## Aim of the exercise
From the line with "Edge Of Oblivion: Alpha" to the line with "A message from", retype every line exactly, including those two, and leave out the rest of the data below.

______

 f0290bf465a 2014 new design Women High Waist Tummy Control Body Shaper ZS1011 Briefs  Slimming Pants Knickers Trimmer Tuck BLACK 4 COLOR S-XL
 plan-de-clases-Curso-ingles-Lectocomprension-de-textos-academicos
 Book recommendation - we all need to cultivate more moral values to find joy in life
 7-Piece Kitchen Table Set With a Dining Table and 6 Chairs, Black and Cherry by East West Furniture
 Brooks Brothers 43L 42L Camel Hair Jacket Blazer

______

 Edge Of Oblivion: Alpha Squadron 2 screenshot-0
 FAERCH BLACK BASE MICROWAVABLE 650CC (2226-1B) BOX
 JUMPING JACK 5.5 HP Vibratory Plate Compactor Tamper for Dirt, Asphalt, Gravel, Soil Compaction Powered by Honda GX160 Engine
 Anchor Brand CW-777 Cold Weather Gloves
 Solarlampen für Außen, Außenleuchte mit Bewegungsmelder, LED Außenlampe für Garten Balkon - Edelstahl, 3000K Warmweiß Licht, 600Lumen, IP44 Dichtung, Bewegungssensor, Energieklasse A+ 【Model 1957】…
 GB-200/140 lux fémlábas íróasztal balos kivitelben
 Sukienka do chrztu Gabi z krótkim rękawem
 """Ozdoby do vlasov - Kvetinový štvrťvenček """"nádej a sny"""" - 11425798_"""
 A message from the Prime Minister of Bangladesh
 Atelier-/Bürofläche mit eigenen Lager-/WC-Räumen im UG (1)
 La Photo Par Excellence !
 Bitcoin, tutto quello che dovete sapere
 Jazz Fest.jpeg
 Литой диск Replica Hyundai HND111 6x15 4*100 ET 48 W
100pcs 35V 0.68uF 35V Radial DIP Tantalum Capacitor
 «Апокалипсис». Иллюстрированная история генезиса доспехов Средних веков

______

## Problem solution
 Edge Of Oblivion: Alpha Squadron 2 screenshot-0
 FAERCH BLACK BASE MICROWAVABLE 650CC (2226-1B) BOX
 JUMPING JACK 5.5 HP Vibratory Plate Compactor Tamper for Dirt, Asphalt, Gravel, Soil Compaction Powered by Honda GX160 Engine
 Anchor Brand CW-777 Cold Weather Gloves
 Solarlampen für Außen, Außenleuchte mit Bewegungsmelder, LED Außenlampe für Garten Balkon - Edelstahl, 3000K Warmweiß Licht, 600Lumen, IP44 Dichtung, Bewegungssensor, Energieklasse A+ 【Model 1957】…
 GB-200/140 lux fémlábas íróasztal balos kivitelben
 Sukienka do chrztu Gabi z krótkim rękawem
 """Ozdoby do vlasov - Kvetinový štvrťvenček """"nádej a sny"""" - 11425798_"""
 A message from the Prime Minister of Bangladesh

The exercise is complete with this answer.